--- INPUT MATERIAL ---

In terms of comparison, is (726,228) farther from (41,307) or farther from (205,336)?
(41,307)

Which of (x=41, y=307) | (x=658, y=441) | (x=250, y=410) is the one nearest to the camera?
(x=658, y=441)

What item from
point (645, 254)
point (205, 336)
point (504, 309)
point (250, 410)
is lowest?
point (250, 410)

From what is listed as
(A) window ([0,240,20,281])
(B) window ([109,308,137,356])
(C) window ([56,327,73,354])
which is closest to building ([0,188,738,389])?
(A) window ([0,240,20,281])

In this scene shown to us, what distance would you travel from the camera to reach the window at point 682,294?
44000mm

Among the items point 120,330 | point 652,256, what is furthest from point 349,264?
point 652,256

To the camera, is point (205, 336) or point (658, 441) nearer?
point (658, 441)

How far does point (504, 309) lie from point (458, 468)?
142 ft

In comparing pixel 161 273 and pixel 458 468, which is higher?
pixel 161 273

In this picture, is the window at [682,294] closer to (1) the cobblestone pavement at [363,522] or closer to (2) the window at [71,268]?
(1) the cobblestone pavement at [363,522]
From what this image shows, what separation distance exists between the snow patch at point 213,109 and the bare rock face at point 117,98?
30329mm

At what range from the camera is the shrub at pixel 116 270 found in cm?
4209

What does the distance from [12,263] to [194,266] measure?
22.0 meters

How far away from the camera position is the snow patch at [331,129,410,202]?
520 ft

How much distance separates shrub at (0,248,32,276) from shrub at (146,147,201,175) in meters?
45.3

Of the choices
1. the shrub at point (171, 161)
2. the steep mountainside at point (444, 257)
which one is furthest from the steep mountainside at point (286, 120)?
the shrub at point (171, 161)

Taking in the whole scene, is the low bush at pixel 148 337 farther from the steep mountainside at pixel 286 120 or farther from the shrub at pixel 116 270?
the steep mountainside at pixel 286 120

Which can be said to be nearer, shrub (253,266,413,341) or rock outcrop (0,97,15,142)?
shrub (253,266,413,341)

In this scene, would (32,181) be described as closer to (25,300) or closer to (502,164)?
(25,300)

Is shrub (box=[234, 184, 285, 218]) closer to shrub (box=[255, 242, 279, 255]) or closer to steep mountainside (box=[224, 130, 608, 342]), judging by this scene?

---

# TASK OBJECTIVE
Repeat the material in full, exactly as it stands.

# FINISHED ANSWER
In terms of comparison, is (726,228) farther from (41,307) or farther from (205,336)?
(41,307)

Which of (x=41, y=307) | (x=658, y=441) | (x=250, y=410) is the one nearest to the camera?
(x=658, y=441)

What item from
point (645, 254)
point (205, 336)
point (504, 309)
point (250, 410)
is lowest?
point (250, 410)

From what is listed as
(A) window ([0,240,20,281])
(B) window ([109,308,137,356])
(C) window ([56,327,73,354])
which is closest to building ([0,188,738,389])?
(A) window ([0,240,20,281])

In this scene shown to us, what distance would you travel from the camera to reach the window at point 682,294?
44000mm

Among the items point 120,330 | point 652,256, what is furthest from point 349,264?
point 652,256

To the camera, is point (205, 336) or point (658, 441) nearer?
point (658, 441)

How far does point (504, 309) lie from point (458, 468)?
142 ft

In comparing pixel 161 273 and pixel 458 468, which is higher?
pixel 161 273

In this picture, is the window at [682,294] closer to (1) the cobblestone pavement at [363,522] or closer to (2) the window at [71,268]?
(1) the cobblestone pavement at [363,522]
From what this image shows, what separation distance exists between the snow patch at point 213,109 and the bare rock face at point 117,98?
30329mm

At what range from the camera is the shrub at pixel 116 270 found in cm?
4209

What does the distance from [12,263] to [194,266] measure?
22.0 meters

How far away from the camera position is the snow patch at [331,129,410,202]?
520 ft

How much distance separates shrub at (0,248,32,276) from shrub at (146,147,201,175) in meters?
45.3

Of the choices
1. the shrub at point (171, 161)
2. the steep mountainside at point (444, 257)
which one is furthest from the steep mountainside at point (286, 120)?
the shrub at point (171, 161)

Taking in the whole scene, is the low bush at pixel 148 337 farther from the steep mountainside at pixel 286 120 or farther from the shrub at pixel 116 270?
the steep mountainside at pixel 286 120

Which can be said to be nearer, shrub (253,266,413,341) or rock outcrop (0,97,15,142)?
shrub (253,266,413,341)

In this scene, would (32,181) be described as closer to (25,300) or closer to (502,164)?
(25,300)

Is shrub (box=[234, 184, 285, 218]) closer to shrub (box=[255, 242, 279, 255]) or closer to steep mountainside (box=[224, 130, 608, 342]), judging by this scene?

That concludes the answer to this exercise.